7 Responses to 'Wenn der Vater mit dem Sohne'

  1. Ralph says:

    Mmmh, ohne von dem Thema wirklich eine Ahnung zu haben frage ich mich, ob Mädchen in derartigen Problemfällen (eher) dazu neigen, sich selbst zu verletzen, als Jungen, die ja (eher) dann andere verletzen?

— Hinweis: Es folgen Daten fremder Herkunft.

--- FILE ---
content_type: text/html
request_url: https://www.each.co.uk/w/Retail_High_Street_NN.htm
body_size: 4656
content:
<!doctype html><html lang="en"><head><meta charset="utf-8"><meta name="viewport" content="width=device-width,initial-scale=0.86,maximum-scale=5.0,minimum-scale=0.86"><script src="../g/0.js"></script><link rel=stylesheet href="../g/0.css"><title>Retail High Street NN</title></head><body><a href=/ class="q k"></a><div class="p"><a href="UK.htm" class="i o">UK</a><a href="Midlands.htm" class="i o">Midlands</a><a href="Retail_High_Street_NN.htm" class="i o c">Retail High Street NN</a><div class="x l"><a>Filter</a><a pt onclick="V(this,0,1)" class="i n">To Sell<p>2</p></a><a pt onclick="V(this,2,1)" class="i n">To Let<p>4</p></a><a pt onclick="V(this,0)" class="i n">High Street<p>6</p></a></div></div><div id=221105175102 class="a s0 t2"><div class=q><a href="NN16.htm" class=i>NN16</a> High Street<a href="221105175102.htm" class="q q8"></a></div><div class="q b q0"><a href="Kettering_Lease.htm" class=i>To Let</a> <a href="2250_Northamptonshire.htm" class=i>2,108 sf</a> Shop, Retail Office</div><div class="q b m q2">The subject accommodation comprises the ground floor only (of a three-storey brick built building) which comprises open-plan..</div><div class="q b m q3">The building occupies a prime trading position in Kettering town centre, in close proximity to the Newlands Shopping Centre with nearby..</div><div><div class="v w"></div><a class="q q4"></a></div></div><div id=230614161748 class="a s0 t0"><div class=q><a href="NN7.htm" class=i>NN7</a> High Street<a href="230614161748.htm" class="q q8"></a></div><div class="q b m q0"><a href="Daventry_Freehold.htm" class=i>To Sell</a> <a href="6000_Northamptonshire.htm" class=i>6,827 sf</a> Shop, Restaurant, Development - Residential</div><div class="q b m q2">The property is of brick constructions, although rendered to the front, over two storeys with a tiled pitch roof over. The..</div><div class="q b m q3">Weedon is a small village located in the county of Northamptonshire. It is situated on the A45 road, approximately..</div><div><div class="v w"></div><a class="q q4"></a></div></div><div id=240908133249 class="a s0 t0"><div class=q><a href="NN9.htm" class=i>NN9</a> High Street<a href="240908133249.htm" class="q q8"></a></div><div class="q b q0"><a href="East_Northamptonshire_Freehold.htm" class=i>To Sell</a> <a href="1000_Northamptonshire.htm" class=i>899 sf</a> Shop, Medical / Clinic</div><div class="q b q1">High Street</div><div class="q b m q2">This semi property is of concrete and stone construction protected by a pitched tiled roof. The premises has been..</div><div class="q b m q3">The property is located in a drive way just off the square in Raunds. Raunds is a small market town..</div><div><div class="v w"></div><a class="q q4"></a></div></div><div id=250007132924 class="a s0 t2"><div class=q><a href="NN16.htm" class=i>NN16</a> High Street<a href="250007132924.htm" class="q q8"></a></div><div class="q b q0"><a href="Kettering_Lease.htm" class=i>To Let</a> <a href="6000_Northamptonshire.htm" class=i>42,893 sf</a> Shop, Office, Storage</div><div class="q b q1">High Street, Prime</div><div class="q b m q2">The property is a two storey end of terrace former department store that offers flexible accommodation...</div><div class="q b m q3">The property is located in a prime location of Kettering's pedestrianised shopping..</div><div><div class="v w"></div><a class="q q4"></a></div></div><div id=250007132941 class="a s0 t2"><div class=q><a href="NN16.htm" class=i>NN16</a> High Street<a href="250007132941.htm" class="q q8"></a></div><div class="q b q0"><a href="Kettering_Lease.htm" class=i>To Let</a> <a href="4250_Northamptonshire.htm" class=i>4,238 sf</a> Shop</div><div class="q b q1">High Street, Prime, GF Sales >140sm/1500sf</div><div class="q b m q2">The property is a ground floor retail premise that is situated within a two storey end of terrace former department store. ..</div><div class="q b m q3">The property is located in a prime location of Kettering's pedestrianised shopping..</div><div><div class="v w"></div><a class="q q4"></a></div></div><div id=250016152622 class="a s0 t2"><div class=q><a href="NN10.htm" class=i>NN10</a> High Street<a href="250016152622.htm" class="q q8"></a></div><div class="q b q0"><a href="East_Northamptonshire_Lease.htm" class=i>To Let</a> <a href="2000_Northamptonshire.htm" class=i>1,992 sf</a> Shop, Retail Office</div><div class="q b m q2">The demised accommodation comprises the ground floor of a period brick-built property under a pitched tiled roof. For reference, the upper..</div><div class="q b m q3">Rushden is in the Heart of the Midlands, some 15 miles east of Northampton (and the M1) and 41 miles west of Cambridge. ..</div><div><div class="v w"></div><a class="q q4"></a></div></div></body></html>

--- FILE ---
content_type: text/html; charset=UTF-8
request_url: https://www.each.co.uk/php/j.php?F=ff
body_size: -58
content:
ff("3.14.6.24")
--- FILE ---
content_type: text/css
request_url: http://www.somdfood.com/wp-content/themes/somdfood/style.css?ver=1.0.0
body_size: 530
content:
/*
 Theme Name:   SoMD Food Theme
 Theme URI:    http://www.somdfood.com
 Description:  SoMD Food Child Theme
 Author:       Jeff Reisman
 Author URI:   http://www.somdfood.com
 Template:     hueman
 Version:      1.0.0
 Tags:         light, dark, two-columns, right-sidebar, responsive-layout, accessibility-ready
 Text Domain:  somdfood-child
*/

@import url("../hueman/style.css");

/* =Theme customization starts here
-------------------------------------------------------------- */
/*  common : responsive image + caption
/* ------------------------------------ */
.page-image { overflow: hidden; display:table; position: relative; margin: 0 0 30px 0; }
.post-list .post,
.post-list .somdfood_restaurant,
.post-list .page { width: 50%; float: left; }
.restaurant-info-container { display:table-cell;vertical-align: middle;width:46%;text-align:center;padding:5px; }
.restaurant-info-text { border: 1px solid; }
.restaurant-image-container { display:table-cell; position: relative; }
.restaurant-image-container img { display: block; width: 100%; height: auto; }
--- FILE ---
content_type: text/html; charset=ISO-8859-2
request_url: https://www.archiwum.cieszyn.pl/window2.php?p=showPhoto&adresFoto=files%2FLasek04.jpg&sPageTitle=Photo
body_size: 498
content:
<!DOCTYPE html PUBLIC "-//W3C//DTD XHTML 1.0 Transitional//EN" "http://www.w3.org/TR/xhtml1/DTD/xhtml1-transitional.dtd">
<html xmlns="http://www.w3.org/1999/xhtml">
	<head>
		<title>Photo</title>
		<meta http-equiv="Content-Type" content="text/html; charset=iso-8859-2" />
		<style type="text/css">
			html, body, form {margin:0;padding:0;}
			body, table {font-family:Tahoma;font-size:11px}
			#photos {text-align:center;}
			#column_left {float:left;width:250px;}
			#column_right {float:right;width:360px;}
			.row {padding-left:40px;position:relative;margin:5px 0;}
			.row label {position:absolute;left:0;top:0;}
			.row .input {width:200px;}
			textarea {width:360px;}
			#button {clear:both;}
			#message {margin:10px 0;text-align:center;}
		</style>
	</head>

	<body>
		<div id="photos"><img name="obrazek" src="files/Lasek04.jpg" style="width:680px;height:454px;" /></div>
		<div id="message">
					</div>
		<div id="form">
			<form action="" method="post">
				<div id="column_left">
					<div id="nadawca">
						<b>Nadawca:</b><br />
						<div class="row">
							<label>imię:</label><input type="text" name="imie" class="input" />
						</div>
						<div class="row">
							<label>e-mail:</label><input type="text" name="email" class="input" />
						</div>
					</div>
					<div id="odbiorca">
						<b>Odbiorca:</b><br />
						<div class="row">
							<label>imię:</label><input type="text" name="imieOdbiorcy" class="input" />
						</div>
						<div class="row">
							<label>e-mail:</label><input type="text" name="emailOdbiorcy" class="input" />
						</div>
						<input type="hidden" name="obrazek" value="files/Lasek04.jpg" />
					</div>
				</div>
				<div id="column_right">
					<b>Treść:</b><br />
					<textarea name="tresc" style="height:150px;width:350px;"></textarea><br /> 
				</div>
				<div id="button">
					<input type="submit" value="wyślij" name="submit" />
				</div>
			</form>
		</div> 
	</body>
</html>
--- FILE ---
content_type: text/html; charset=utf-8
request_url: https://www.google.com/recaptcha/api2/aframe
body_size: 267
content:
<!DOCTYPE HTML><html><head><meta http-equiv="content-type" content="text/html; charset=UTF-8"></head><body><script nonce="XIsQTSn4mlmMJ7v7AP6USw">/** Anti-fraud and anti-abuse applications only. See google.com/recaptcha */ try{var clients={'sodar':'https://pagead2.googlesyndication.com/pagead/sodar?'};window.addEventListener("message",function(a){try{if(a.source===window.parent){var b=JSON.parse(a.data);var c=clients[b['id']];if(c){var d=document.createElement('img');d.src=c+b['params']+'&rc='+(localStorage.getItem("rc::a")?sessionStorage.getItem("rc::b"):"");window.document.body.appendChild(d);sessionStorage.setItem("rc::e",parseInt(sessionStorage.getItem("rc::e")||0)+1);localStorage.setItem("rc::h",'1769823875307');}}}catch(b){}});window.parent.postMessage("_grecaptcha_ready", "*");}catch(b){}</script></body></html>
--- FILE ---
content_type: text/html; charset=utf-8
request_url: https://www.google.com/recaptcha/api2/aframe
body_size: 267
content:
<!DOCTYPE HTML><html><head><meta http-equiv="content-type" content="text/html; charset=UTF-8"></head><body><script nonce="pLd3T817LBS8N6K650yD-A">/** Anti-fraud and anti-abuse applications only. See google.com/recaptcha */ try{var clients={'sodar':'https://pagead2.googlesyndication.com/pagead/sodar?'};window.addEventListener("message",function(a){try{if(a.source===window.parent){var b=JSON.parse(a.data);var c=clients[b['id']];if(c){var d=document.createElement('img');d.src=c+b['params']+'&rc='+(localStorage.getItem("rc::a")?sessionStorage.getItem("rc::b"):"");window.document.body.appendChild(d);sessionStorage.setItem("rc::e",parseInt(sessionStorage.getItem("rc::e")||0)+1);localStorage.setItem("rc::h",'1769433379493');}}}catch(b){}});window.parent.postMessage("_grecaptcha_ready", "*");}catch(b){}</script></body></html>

    Ansonsten scheint es ein Buch von einer Frau zu sein, die über das Schicksal von anderen Frauen, jung und alt, eine Geschichte erzählt – ein Frauenbuch also? Jedenfalls hast Du es lecker beschrieben ;-)

    • DillEmma says:

      Statistisch gesehen ist Autoagression und SVV (Selbstverletzendes Verhalten) tatsächlich weiter bei “Frauen” verbreitet. Betrachte ich mir die “Männer”, von denen ich weiß, dass sie ebenfalls an dieser “Störung” leiden, würde ich davon ausgehen, dass die Auslebung der Agressionen an der eigenen Person eben einer eingepflanzten Empathie gegenüber der Umwelt geschuldet ist – hier will einfach nicht die Grenze überschritten werden, anderen weh zu tun (selbst wenn sie es als Urheber womöglich verdient hätten). Zudem ist ein gewalttätiges Verhalten von “Frauen” gesellschaftlich stärker geächtet, als (unverständlicherweise) das von “Männern”, wo es teilweise (mindestens sportlich) immer noch zu manchen Männlichkeitsbildern gehört. Was ich viel spannender finde: Statitisch gesehen nimmt die Gewalt durch Frauen zu – nimmt die Autoaggression dann dort automatisch ab? Gehen die verprügelten Kerle sich dann ritzen? Oder sind nicht einfach beide Arten der Agression, egal wo sie nun ausgelebt wird, einfach ein Sympthom für ein emotionales Ungleichgewicht, Verwirrung oder gar Krankheit? Mir sind an so manchem großmäuligem Ghettobössinnenarm nämlich auch schon die verräterischen Narbenbilder aufgefallen – das muss also nicht zwingend getrennt auftreten.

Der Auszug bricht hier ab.